**Task 1**. In the passage on the evolution of the universe, rewrite the paragraph beginning "In works devoted to the universe" as a short bulleted list that keeps its main facts.
**Task 2**. According to the passage on the evolution of the universe, what equation does the monograph obtain as an optimality criterion?
**Task 3**. From the passage on the evolution of the universe, copy out word for word the stretch from "Unlike these studies, the" through "evolution of the Universe.".
## Start Document passage
In works devoted to the universe, the optimality of its evolution is noted. However, specific mathematical models, according to which the evolution of the universe takes place, are not given in them (see, e.g. [1] ). In the book [2] , instead of the optimality of the evolution of the Universe, the term “cosmic wisdom” is applied. In the monograph [3] , an attempt is made to create a model of the evolution of the universe based on the diffusion equation; as an optimality criterion, the Hamilton-Jacobi equation is obtained. This monograph allows us to get closer to the real evolution of the universe than any other work. However, we consider that the hydrodynamic model of the universe given in it, cannot describe all the processes (for example, the Big Bang) occurring in the Metagalaxy.

Unlike these studies, the following model of the evolution of the universe is based on the use of G. Lemaitre’s research [4] , according to which particles―galaxies in the universe are either in the process of approaching (compression of the universe) or in the process of moving away from each other (expansion of the universe). In our opinion, this approach most adequately reflects the real process of evolution of the Universe.

As follows from this approach, at the expansion of the universe, the gas rarefaction consisting of particles of the galaxy occurs, and when the universe is compressed, the average density of the gas, also consisting of particles―galaxies, increases. The expansion and contraction models of the universe shown below are designed for the simulation of both the expansion process and the contraction process of the universe. This approach to the evolution of the universe makes it possible to create an adequate model of the Big Bang.
## End Document passage
## Start Collected data
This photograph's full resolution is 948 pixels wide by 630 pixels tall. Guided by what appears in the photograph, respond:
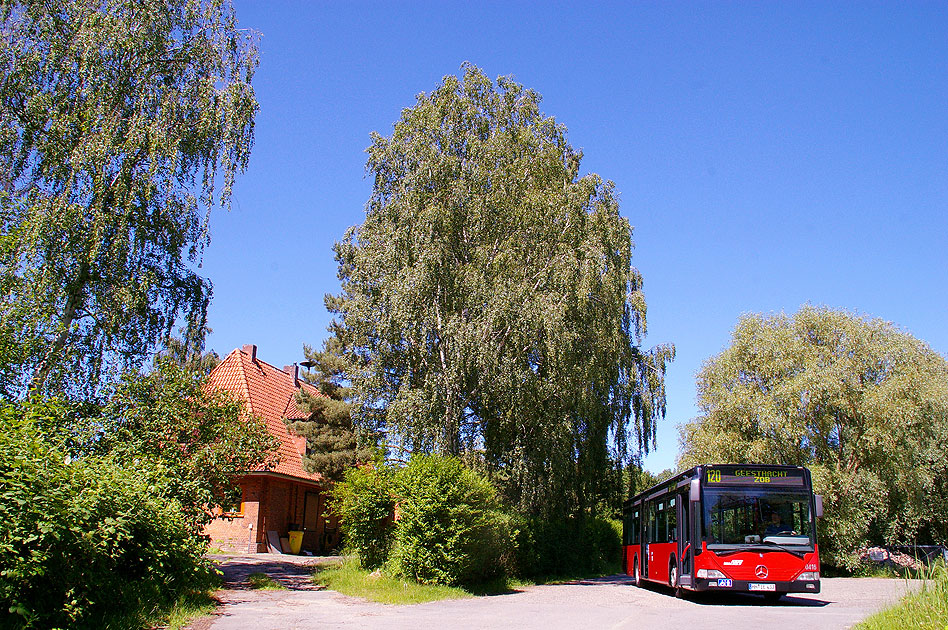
## End Collected data
**Complete output 1**.
- Works on the universe note that its evolution is optimal, but they give no specific mathematical models for that evolution.
- One book uses the term "cosmic wisdom" in place of the optimality of the Universe's evolution.
- One monograph tries to model the evolution of the universe with the diffusion equation and obtains the Hamilton-Jacobi equation as an optimality criterion.
- That monograph comes closer to the real evolution of the universe than any other work.
- Its hydrodynamic model is nevertheless judged unable to describe all processes in the Metagalaxy, such as the Big Bang.

**Complete output 2**. The Hamilton-Jacobi equation.

**Complete output 3**.
Unlike these studies, the following model of the evolution of the universe is based on the use of G. Lemaitre’s research [4] , according to which particles―galaxies in the universe are either in the process of approaching (compression of the universe) or in the process of moving away from each other (expansion of the universe). In our opinion, this approach most adequately reflects the real process of evolution of the Universe.